4-- Interestingly, it seems you can explain MIT's higher suicide rate by the high number of male students. And it seems the suicide rate is not statistically significant (only like a 65 percent confidence level) due to the small numbers involved. Here's a source: http://talk.collegeconfidential.com/discussion/comment/2263633/

(As to MIT being the college with most suicide, I found no source for that. Not sure where you got that from.)

That's not to say that we shouldn't work to avoid mental illness and suicide (I certainly have ideas). But it does mean we should not worry about MIT having a horrible flaw in its culture.

Your idea that dog eat dog capitalism in the 20s caused the Great Depression is sadly a poor reading of history. I'm not blaming you-- when you consume mass media and learn from public schools with tight connections to the federal bureaucracy, it's not a surprise that history is rewritten in a way that blames a lack of federal bureaucracy for problems. Progressivism is certainly attractive based on what you read in NYTimes, see on CNN, or learn in public school. But the truth is different.

I encourage you to read the following informative article reviewing a careful, detailed history of Coolidge: http://www.economist.com/news/books-and-arts/21572176-americas-30th-president-has-been-much-misunderstood-when-less-led-more

It points out that when Calvin Coolidge (America's best president) entered office in 1920, "the stockmarket had fallen by 47.8 from its peak in 1919, further than it would fall in 1929." By saying "no" to dangerous economic policies advocated by bureaucrats, Coolidge was able to get the American economy to recover from an impending crash. The US prospered tremendously in the 20s, and Coolidge enjoyed huge popularity while in office. He was a hero for the American people.

However, in 1929, 7 months AFTER Tea Party-like Coolidge left office the economy started teetering again, and the new administration was led by Herbert Hoover, who described himself as a "progressive and reformer" and denounced "Laissez-faire capitalism." Hoover of course said "yes" to the bureaucrats and self-interested "experts" (think Socialist Worker) and the economy quickly drove itself into the ground.

A correct reading of history would show progressivism caused the Great Depression. Sorry.
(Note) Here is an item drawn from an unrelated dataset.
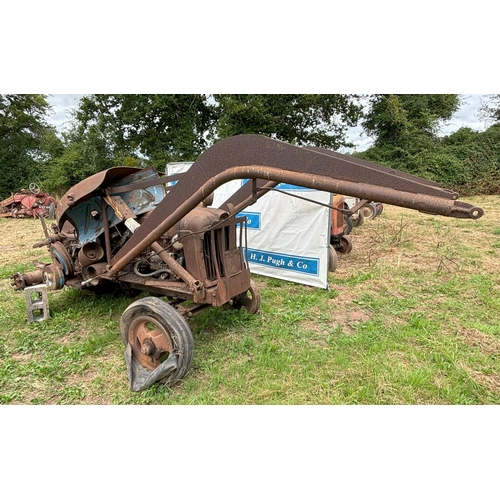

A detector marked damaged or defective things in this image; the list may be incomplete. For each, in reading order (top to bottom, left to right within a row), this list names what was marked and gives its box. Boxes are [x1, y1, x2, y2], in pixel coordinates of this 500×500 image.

rusty tractor [9, 135, 482, 392]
Also socialist countries are less free and often have higher suicide rates. Top-down policies are not the answer. Sorry.

6
Freedom almost 3 years ago

I said: "That's not to say that we shouldn't work to avoid mental illness and suicide (I certainly have ideas)."

Let me expand on that:

If you are a man struggling with low self esteem or depression, read this article from a fellow traveler:

http://www.littletinyfrogs.com/article/452543/7_things_to_know_about_Major_Depressive_Disorder

It will provide more value than paying bureaucrats to ban playground insults like "gay!" (In my experience, a playground insult relieves depression rather than causing it. It's all in good fun!)

I've talked to people with major depressive disorder, and when I was my genuine, rude self (something bureaucrats want to ban because it's "offensive"), they thanked me afterwards, once with a written letter. When you hit rock bottom, it's often because you've stopped lying to yourself (which means you agree with what I say), and that's a positive opportunity for growth.